- **Given information**:
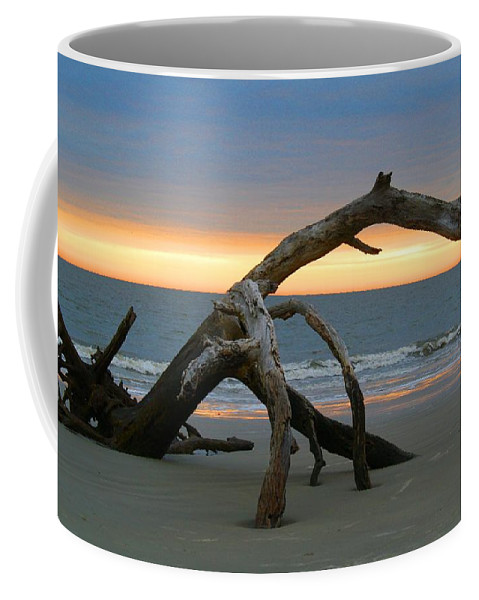 Water Coffee Mug featuring the photograph Driftwood Beach 1 by Kathryn Meyer
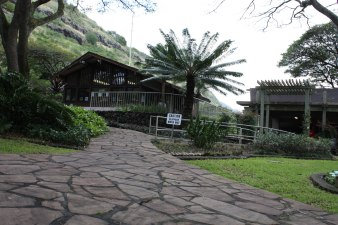 halawa-xeriscape-garden-2012-03-10-009.jpg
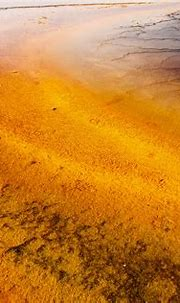 Tiger Eye_27A0556 | Abstracting at the Grand Prismatic ...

- **What to produce**: From the first line to the last, set down the data exactly, without the pictures.

- **Solution for this problem**:
 Water Coffee Mug featuring the photograph Driftwood Beach 1 by Kathryn Meyer
 halawa-xeriscape-garden-2012-03-10-009.jpg
 Tiger Eye_27A0556 | Abstracting at the Grand Prismatic ...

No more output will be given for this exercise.